▸ **Work request**
Will you output the entries below exactly, skipping every image they contain?

(Records excerpted from a collection)
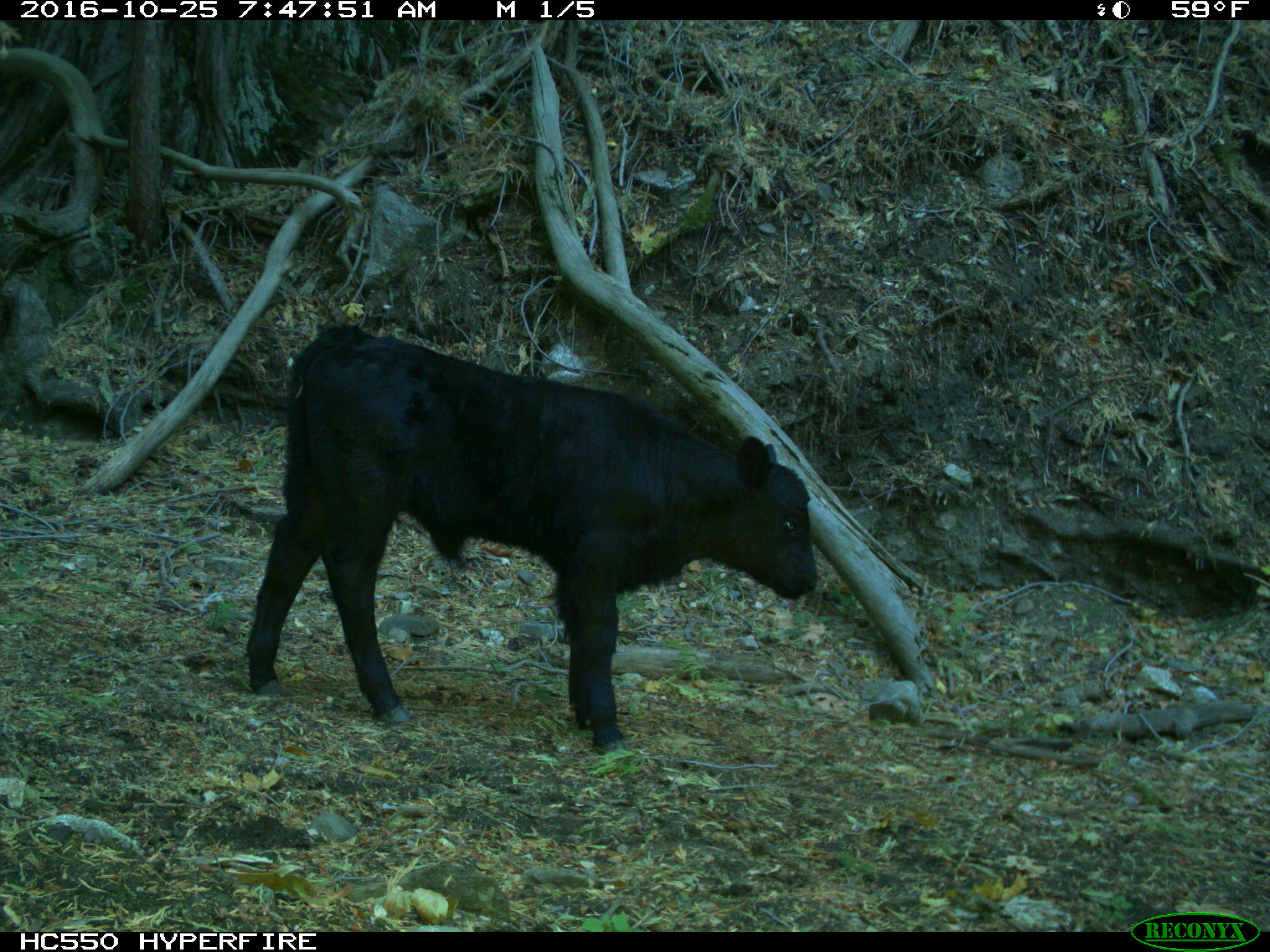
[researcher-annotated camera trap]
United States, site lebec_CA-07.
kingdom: Animalia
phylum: Chordata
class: Mammalia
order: Artiodactyla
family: Bovidae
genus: Bos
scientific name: Bos taurus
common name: domestic cow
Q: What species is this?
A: Bos taurus (domestic cow).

▸ **Answer to this task**
[researcher-annotated camera trap]
United States, site lebec_CA-07.
kingdom: Animalia
phylum: Chordata
class: Mammalia
order: Artiodactyla
family: Bovidae
genus: Bos
scientific name: Bos taurus
common name: domestic cow
Q: What species is this?
A: Bos taurus (domestic cow).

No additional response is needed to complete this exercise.